** WHAT YOU ARE ASKED TO DO **
Could each record be written out again exactly as it stands?

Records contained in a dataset
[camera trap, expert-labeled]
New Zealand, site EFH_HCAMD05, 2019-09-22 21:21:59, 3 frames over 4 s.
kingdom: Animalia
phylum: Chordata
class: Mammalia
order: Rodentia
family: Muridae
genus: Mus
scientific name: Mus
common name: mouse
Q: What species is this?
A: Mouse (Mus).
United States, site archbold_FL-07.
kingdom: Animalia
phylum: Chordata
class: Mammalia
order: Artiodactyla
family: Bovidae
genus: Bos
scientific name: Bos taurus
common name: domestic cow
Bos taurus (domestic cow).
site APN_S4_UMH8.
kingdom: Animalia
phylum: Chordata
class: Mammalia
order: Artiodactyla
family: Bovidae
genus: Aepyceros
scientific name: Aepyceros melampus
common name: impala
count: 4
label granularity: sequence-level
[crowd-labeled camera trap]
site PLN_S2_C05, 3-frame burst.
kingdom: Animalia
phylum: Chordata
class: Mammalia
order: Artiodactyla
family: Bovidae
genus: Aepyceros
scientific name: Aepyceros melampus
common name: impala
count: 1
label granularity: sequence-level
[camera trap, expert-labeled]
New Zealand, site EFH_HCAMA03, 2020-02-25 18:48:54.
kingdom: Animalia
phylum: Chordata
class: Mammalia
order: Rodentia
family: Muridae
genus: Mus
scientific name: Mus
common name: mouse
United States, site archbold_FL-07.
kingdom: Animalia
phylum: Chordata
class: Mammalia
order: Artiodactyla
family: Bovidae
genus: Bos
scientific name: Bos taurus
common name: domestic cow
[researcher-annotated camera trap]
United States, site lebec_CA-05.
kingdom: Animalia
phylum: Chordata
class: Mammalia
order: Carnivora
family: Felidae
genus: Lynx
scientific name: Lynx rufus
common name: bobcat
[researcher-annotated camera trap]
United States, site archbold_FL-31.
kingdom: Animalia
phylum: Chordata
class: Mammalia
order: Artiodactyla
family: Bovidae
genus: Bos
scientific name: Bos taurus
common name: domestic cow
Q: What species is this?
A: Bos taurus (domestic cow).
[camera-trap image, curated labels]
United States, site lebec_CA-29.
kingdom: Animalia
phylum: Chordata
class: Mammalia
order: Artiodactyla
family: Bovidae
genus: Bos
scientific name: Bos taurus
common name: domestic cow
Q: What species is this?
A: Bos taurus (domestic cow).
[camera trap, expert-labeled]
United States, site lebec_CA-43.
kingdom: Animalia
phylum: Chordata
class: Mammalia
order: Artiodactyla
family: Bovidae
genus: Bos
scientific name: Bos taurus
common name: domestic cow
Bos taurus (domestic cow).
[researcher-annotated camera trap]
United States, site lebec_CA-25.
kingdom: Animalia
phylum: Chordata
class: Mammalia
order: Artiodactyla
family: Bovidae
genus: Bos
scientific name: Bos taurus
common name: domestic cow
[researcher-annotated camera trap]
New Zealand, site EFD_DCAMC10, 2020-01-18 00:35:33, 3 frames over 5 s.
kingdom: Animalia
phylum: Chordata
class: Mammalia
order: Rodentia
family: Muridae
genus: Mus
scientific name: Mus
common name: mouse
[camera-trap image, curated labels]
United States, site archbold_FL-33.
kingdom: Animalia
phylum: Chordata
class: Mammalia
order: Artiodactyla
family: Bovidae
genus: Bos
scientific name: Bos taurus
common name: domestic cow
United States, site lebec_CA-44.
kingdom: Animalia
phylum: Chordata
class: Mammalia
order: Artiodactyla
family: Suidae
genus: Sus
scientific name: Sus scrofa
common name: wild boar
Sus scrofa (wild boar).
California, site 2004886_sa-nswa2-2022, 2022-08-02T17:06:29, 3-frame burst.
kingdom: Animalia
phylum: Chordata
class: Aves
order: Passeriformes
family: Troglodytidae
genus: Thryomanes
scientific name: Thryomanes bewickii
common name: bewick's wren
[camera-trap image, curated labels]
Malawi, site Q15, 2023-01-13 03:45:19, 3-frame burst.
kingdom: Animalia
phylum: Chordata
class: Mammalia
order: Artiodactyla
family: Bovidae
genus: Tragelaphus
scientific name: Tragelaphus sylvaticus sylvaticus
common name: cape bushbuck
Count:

** EXERCISE RESPONSE **
[camera trap, expert-labeled]
New Zealand, site EFH_HCAMD05, 2019-09-22 21:21:59, 3 frames over 4 s.
kingdom: Animalia
phylum: Chordata
class: Mammalia
order: Rodentia
family: Muridae
genus: Mus
scientific name: Mus
common name: mouse
Q: What species is this?
A: Mouse (Mus).
United States, site archbold_FL-07.
kingdom: Animalia
phylum: Chordata
class: Mammalia
order: Artiodactyla
family: Bovidae
genus: Bos
scientific name: Bos taurus
common name: domestic cow
Bos taurus (domestic cow).
site APN_S4_UMH8.
kingdom: Animalia
phylum: Chordata
class: Mammalia
order: Artiodactyla
family: Bovidae
genus: Aepyceros
scientific name: Aepyceros melampus
common name: impala
count: 4
label granularity: sequence-level
[crowd-labeled camera trap]
site PLN_S2_C05, 3-frame burst.
kingdom: Animalia
phylum: Chordata
class: Mammalia
order: Artiodactyla
family: Bovidae
genus: Aepyceros
scientific name: Aepyceros melampus
common name: impala
count: 1
label granularity: sequence-level
[camera trap, expert-labeled]
New Zealand, site EFH_HCAMA03, 2020-02-25 18:48:54.
kingdom: Animalia
phylum: Chordata
class: Mammalia
order: Rodentia
family: Muridae
genus: Mus
scientific name: Mus
common name: mouse
United States, site archbold_FL-07.
kingdom: Animalia
phylum: Chordata
class: Mammalia
order: Artiodactyla
family: Bovidae
genus: Bos
scientific name: Bos taurus
common name: domestic cow
[researcher-annotated camera trap]
United States, site lebec_CA-05.
kingdom: Animalia
phylum: Chordata
class: Mammalia
order: Carnivora
family: Felidae
genus: Lynx
scientific name: Lynx rufus
common name: bobcat
[researcher-annotated camera trap]
United States, site archbold_FL-31.
kingdom: Animalia
phylum: Chordata
class: Mammalia
order: Artiodactyla
family: Bovidae
genus: Bos
scientific name: Bos taurus
common name: domestic cow
Q: What species is this?
A: Bos taurus (domestic cow).
[camera-trap image, curated labels]
United States, site lebec_CA-29.
kingdom: Animalia
phylum: Chordata
class: Mammalia
order: Artiodactyla
family: Bovidae
genus: Bos
scientific name: Bos taurus
common name: domestic cow
Q: What species is this?
A: Bos taurus (domestic cow).
[camera trap, expert-labeled]
United States, site lebec_CA-43.
kingdom: Animalia
phylum: Chordata
class: Mammalia
order: Artiodactyla
family: Bovidae
genus: Bos
scientific name: Bos taurus
common name: domestic cow
Bos taurus (domestic cow).
[researcher-annotated camera trap]
United States, site lebec_CA-25.
kingdom: Animalia
phylum: Chordata
class: Mammalia
order: Artiodactyla
family: Bovidae
genus: Bos
scientific name: Bos taurus
common name: domestic cow
[researcher-annotated camera trap]
New Zealand, site EFD_DCAMC10, 2020-01-18 00:35:33, 3 frames over 5 s.
kingdom: Animalia
phylum: Chordata
class: Mammalia
order: Rodentia
family: Muridae
genus: Mus
scientific name: Mus
common name: mouse
[camera-trap image, curated labels]
United States, site archbold_FL-33.
kingdom: Animalia
phylum: Chordata
class: Mammalia
order: Artiodactyla
family: Bovidae
genus: Bos
scientific name: Bos taurus
common name: domestic cow
United States, site lebec_CA-44.
kingdom: Animalia
phylum: Chordata
class: Mammalia
order: Artiodactyla
family: Suidae
genus: Sus
scientific name: Sus scrofa
common name: wild boar
Sus scrofa (wild boar).
California, site 2004886_sa-nswa2-2022, 2022-08-02T17:06:29, 3-frame burst.
kingdom: Animalia
phylum: Chordata
class: Aves
order: Passeriformes
family: Troglodytidae
genus: Thryomanes
scientific name: Thryomanes bewickii
common name: bewick's wren
[camera-trap image, curated labels]
Malawi, site Q15, 2023-01-13 03:45:19, 3-frame burst.
kingdom: Animalia
phylum: Chordata
class: Mammalia
order: Artiodactyla
family: Bovidae
genus: Tragelaphus
scientific name: Tragelaphus sylvaticus sylvaticus
common name: cape bushbuck
Count:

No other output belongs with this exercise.